* begin Record set *

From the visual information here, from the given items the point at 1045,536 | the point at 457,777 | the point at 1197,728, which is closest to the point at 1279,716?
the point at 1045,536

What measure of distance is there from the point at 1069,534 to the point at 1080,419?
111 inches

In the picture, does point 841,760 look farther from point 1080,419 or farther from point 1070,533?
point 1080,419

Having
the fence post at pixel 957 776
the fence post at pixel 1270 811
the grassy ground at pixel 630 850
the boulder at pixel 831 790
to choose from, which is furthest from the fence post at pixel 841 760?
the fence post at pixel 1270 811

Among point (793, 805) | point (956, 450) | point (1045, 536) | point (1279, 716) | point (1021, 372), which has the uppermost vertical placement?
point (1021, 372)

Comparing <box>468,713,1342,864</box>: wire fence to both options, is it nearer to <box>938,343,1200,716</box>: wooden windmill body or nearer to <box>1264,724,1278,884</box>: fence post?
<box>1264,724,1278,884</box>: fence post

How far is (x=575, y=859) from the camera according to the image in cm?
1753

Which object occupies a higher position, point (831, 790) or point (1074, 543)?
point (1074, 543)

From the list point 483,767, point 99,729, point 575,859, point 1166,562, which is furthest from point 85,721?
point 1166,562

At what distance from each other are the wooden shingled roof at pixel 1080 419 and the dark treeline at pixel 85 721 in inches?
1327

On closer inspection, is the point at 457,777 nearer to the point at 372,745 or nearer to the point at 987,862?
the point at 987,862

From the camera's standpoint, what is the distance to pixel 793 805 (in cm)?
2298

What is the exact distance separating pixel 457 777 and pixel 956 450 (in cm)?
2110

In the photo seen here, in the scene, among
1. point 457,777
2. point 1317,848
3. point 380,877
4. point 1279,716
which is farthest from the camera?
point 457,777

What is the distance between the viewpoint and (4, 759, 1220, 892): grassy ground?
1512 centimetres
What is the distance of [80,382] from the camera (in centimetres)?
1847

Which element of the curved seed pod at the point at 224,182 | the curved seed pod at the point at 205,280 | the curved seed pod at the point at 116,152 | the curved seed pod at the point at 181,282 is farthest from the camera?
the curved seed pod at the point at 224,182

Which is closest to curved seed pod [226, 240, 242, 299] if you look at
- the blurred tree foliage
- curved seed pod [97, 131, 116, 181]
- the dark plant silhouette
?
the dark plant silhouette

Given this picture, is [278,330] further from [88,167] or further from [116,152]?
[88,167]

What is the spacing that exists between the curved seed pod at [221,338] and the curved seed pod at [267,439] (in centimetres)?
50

* end Record set *

### Task prompt
Print out every record again, exactly and in full.

### Answer for this exercise
From the visual information here, from the given items the point at 1045,536 | the point at 457,777 | the point at 1197,728, which is closest to the point at 1279,716?
the point at 1045,536

What measure of distance is there from the point at 1069,534 to the point at 1080,419?
111 inches

In the picture, does point 841,760 look farther from point 1080,419 or farther from point 1070,533?
point 1080,419

Having
the fence post at pixel 957 776
the fence post at pixel 1270 811
the grassy ground at pixel 630 850
the boulder at pixel 831 790
to choose from, which is furthest from the fence post at pixel 841 760?
the fence post at pixel 1270 811

Among point (793, 805) | point (956, 450) | point (1045, 536) | point (1279, 716) | point (1021, 372), which has the uppermost vertical placement?
point (1021, 372)

Comparing <box>468,713,1342,864</box>: wire fence to both options, is it nearer to <box>938,343,1200,716</box>: wooden windmill body or nearer to <box>1264,724,1278,884</box>: fence post?
<box>1264,724,1278,884</box>: fence post

How far is (x=575, y=859) from the camera according to the image in cm?
1753

Which object occupies a higher position, point (831, 790) or point (1074, 543)?
point (1074, 543)

From the list point 483,767, point 99,729, point 575,859, point 1166,562, which is furthest from point 85,721?
point 1166,562

At what distance from each other are the wooden shingled roof at pixel 1080 419 and the dark treeline at pixel 85 721 in inches?
1327

On closer inspection, is the point at 457,777 nearer to the point at 372,745 or nearer to the point at 987,862?
the point at 987,862

From the camera's standpoint, what is the distance to pixel 793 805 (in cm)?
2298

What is the exact distance separating pixel 457 777 and pixel 956 450 (in cm)?
2110

In the photo seen here, in the scene, among
1. point 457,777
2. point 1317,848
3. point 380,877
4. point 1279,716
which is farthest from the camera?
point 457,777

What is the distance between the viewpoint and (4, 759, 1220, 892): grassy ground?
1512 centimetres
What is the distance of [80,382] from the camera (in centimetres)?
1847

Which element of the curved seed pod at the point at 224,182 | the curved seed pod at the point at 205,280 | the curved seed pod at the point at 116,152 | the curved seed pod at the point at 181,282 is farthest from the camera?
the curved seed pod at the point at 224,182

Which is closest to curved seed pod [226, 240, 242, 299] if you look at
- the blurred tree foliage
- curved seed pod [97, 131, 116, 181]
- the dark plant silhouette
?
the dark plant silhouette

Given this picture, is [278,330] further from [88,167] or further from [116,152]?
[88,167]

What is the spacing that exists between the curved seed pod at [221,338] and the curved seed pod at [267,439] (in centimetres)?
50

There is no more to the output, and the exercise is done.